──────── Extrait choisi ────────

Durée : 1h35mn
Année de production : 2008
Le cinéaste Dagur Kari confirme les espoirs placés en lui avec ce troisième opus qui s’impose immédiatement comme son meilleur à ce jour. Entre humour et émotion, The good heart devrait vous cueillir par surprise.
L’argument : Lucas, un garçon marginal, rencontre par hasard Jacques, un patron de bar grognon affaibli par cinq attaques cardiaques. Sachant que ses jours sont comptés, Jacques décide de prendre sous son aile Lucas. Tout se passe selon ses souhaits jusqu’au jour où April, une jolie hôtesse de l’air un peu éméchée, fait irruption dans le bar....

──────── Données fournies ────────

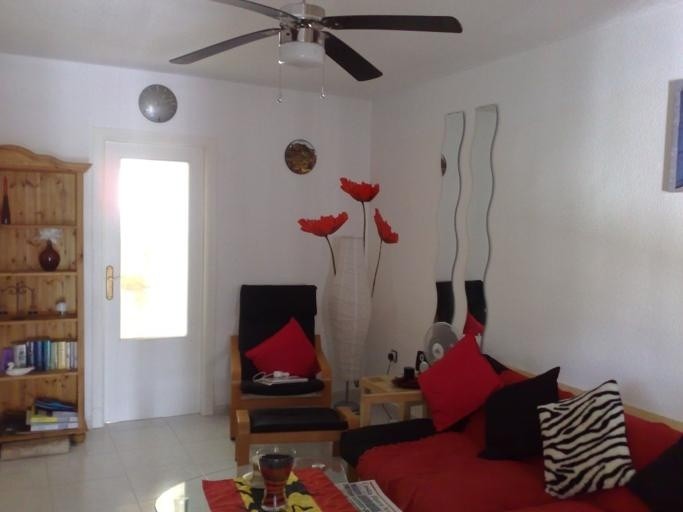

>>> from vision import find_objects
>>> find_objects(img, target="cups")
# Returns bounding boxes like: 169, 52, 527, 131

────────
──────── Données fournies ────────

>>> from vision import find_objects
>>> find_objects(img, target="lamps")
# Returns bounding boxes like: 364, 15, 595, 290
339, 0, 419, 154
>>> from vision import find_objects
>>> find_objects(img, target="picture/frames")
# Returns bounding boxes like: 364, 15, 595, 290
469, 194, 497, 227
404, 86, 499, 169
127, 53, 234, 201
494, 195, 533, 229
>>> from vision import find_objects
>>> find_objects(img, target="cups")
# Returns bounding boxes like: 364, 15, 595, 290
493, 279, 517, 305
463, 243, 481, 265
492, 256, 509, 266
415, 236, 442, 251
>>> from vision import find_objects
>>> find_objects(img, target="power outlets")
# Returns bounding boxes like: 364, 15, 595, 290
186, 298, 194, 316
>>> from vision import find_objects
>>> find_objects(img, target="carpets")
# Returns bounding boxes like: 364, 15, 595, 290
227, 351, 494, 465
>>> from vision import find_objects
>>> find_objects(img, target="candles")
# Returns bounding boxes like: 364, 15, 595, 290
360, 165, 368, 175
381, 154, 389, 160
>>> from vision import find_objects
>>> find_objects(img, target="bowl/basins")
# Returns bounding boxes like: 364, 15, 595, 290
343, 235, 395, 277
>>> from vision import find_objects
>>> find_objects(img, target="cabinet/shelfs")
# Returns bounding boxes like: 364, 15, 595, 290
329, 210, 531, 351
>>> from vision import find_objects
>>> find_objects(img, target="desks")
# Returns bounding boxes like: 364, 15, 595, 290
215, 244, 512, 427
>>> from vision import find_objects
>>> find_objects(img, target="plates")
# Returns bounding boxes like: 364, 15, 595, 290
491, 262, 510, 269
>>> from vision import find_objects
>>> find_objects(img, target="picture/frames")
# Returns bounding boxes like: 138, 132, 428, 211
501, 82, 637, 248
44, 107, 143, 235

────────

Selon l'extrait, combien d'attaques cardiaques ont affaibli Jacques ? Appuyez-vous uniquement sur l'extrait.

Réponse:
Cinq.